### EXERCISE GOAL
Edit the lines from the one containing "Examining the image, does" through the end of the records, replacing "granite countertop" with "stone countertop" and leaving everything else unchanged. Return only those lines.

### AVAILABLE RECORDS

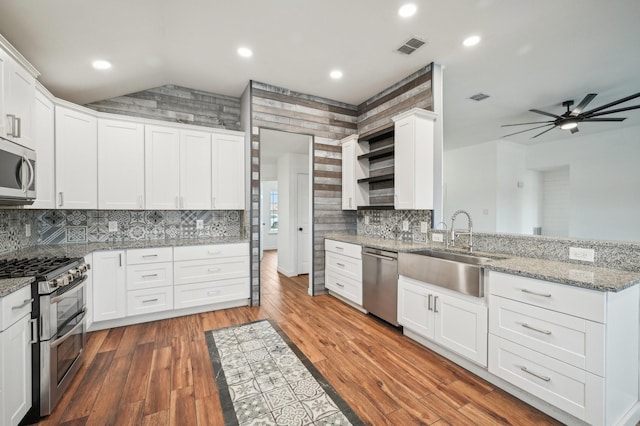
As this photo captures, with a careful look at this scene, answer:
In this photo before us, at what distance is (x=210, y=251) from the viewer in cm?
339

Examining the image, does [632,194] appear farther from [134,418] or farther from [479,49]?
[134,418]

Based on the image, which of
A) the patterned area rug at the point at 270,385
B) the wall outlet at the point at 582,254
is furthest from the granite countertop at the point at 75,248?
the wall outlet at the point at 582,254

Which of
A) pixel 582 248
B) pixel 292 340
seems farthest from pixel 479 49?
pixel 292 340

### SOLUTION
Examining the image, does [632,194] appear farther from [134,418] or farther from [479,49]?
[134,418]

Based on the image, which of
A) the patterned area rug at the point at 270,385
B) the wall outlet at the point at 582,254
is furthest from the stone countertop at the point at 75,248?
the wall outlet at the point at 582,254

Which of
A) pixel 582 248
B) pixel 292 340
seems farthest from pixel 479 49?
pixel 292 340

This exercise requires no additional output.